Volume Name: replicate
Type: Replicate
Volume ID: b2f1fd96-fcec-4110-81e6-963dba306d00
Status: Created
Number of Bricks: 1 x 2 = 2
Transport-type: tcp
Bricks:
Brick1: rhs-client6.lab.eng.blr.redhat.com:/disk0
Brick2: rhs-client7.lab.eng.blr.redhat.com:/disk0
Options Reconfigured:
storage.linux-aio: enable
cluster.eager-lock: enable
performance.read-ahead: disable
performance.stat-prefetch: disable
performance.io-cache: disable
performance.quick-read: disable

Comment 2 Pranith Kumar K 2012-11-01 07:21:30 UTC

Steps to recreate the issue:
1) Create a replicate volume with eager-lock enabled.
2) create a directory 'dir' and cd into it
3) start an infinite dd. 'dd of=a if=/dev/urandom' <--> Actually any command which can lead to index file in both the bricks for a noticeable time.

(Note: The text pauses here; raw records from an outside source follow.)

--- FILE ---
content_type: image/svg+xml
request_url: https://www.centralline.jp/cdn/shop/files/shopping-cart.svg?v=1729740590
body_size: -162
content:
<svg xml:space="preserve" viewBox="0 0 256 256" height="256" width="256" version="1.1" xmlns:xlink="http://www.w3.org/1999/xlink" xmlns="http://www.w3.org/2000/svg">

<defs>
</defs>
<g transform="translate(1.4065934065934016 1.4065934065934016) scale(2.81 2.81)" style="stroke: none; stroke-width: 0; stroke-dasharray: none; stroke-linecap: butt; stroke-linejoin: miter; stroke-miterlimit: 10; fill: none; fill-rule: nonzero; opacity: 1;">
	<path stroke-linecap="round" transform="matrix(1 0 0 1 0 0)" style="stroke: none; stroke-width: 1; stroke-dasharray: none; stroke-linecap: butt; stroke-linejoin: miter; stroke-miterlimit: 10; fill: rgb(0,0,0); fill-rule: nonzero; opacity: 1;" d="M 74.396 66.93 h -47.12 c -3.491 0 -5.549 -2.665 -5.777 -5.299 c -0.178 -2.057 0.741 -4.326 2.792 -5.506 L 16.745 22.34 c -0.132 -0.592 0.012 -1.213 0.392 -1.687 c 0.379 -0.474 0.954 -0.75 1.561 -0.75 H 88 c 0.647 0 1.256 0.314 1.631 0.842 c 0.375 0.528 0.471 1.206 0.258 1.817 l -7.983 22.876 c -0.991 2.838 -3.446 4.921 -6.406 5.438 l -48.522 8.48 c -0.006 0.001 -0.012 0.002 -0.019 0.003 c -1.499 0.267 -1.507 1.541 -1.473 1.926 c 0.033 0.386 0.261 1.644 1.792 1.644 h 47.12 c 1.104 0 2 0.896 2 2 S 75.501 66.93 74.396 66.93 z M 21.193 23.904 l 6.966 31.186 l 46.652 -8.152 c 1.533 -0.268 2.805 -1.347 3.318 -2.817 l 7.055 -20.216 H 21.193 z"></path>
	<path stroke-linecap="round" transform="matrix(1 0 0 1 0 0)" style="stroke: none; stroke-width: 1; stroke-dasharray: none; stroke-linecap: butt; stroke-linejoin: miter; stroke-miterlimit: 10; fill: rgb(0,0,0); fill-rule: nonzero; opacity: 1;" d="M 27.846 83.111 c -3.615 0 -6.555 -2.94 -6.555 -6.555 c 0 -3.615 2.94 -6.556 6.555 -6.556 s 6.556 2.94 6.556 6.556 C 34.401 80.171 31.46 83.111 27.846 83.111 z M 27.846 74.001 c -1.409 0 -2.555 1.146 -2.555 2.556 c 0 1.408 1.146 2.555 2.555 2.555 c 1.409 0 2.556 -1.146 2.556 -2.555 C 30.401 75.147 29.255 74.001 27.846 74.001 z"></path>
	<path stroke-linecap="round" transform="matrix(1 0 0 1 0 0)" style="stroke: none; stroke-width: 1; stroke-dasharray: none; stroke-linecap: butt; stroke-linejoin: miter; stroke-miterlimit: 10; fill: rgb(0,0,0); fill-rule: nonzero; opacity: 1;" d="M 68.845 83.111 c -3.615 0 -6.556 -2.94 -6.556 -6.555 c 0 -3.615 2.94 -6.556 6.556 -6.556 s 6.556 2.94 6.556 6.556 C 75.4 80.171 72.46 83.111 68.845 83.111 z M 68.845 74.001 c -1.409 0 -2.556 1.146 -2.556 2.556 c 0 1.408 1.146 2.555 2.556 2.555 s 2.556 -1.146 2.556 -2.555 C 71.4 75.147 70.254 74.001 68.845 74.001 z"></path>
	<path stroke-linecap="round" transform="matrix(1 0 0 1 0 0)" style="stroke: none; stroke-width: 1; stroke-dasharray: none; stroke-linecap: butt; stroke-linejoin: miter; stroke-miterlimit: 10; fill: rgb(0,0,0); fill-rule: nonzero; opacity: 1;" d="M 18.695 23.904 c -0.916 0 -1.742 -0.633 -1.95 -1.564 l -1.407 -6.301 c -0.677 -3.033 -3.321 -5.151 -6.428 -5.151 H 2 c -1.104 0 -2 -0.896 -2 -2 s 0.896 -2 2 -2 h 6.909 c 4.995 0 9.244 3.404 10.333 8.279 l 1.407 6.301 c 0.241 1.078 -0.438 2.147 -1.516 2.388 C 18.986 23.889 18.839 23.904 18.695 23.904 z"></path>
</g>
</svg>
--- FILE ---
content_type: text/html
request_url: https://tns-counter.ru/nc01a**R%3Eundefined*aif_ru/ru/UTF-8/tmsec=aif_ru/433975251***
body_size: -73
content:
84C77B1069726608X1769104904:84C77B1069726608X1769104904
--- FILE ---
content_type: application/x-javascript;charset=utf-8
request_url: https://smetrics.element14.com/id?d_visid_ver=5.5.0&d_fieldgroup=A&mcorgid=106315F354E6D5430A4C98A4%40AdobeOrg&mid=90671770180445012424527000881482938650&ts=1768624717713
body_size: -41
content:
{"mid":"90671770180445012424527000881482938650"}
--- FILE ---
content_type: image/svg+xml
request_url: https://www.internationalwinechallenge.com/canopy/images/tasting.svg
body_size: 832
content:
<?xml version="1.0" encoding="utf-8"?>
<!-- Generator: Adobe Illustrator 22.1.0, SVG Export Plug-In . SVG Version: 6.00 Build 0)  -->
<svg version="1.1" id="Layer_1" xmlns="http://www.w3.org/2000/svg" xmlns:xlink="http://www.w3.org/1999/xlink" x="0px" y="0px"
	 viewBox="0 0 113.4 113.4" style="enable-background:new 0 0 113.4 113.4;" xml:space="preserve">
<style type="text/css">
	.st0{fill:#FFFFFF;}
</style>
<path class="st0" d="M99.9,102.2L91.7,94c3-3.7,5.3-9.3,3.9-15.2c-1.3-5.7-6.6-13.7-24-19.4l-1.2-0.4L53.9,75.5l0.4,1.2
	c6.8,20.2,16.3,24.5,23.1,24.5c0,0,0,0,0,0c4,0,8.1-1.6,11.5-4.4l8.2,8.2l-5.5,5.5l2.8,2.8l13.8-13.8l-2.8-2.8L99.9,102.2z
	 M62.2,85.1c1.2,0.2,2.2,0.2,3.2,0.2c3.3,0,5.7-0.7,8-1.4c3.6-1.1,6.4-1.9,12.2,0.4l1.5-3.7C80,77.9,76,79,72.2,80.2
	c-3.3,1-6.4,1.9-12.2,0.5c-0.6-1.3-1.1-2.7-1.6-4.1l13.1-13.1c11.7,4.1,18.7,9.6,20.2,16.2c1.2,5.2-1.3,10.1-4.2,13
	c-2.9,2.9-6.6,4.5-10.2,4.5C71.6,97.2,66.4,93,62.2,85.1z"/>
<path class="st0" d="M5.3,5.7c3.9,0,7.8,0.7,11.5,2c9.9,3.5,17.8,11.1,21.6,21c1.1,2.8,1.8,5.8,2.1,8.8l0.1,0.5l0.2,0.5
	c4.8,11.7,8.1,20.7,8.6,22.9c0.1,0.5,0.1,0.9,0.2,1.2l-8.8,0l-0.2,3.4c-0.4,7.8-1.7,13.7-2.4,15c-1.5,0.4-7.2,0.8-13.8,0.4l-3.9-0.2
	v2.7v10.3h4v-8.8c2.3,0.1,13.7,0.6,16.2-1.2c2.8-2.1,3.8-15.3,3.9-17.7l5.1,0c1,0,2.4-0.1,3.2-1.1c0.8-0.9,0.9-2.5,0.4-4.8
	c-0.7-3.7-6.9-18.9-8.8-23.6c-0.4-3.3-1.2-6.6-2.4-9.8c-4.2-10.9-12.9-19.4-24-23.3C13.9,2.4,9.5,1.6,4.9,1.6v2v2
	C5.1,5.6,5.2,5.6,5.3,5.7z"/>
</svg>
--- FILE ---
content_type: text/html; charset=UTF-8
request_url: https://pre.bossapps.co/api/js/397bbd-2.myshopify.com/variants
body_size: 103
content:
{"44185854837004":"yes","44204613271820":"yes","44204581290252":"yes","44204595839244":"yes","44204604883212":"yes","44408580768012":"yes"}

When eager-lock is enabled, the chances of this happening increases.
4) kill one of the bricks
5) stop the dd using ctrl+c
6) rm -rf the directory 'dir'
7) do gluster volume start <volname> force
8) gluster volume heal <volname> info will show the stale file gfid entry on the brick which just came up.

[root@pranithk-laptop r2]# gluster volume heal r2 info
Gathering Heal info on volume r2 has been successful

Brick pranithk-laptop:/gfs/r2_0
Number of entries: 1
<gfid:466cadc3-880f-45a7-a17d-4b4f183bdb3f>

Brick pranithk-laptop:/gfs/r2_1
Number of entries: 0
[root@pranithk-laptop r2]# ls /gfs/r2_0/.glusterfs/landfill/
d785558b-9dfc-4750-9687-6704fe71cbef
[root@pranithk-laptop r2]# ls /gfs/r2_0/.glusterfs/landfill/d785558b-9dfc-4750-9687-6704fe71cbef/
a
[root@pranithk-laptop r2]# ls /gfs/r2_0/.glusterfs/landfill/d785558b-9dfc-4750-9687-6704fe71cbef/a ^C
[root@pranithk-laptop r2]# getfattr -d -m . -e hex /gfs/r2_0/.glusterfs/landfill/d785558b-9dfc-4750-9687-6704fe71cbef/a 
getfattr: Removing leading '/' from absolute path names
# file: gfs/r2_0/.glusterfs/landfill/d785558b-9dfc-4750-9687-6704fe71cbef/a
trusted.afr.r2-client-0=0x000000010000000000000000
trusted.afr.r2-client-1=0x000000010000000000000000
trusted.gfid=0x466cadc3880f45a7a17d4b4f183bdb3f

Reason for the issue:
When the brick is restarted again, self-heal has to remove the directory 'dir' which is moved to landfill by posix because of the flags indicated by self-heal in rmdir fop. Janitor thread is run every 10 minutes, until then the stale entry shows up in the output of 'gluster volume heal <volname> info' Because the gfid-handle exists until the janitor thread deletes the stale entries in landfill.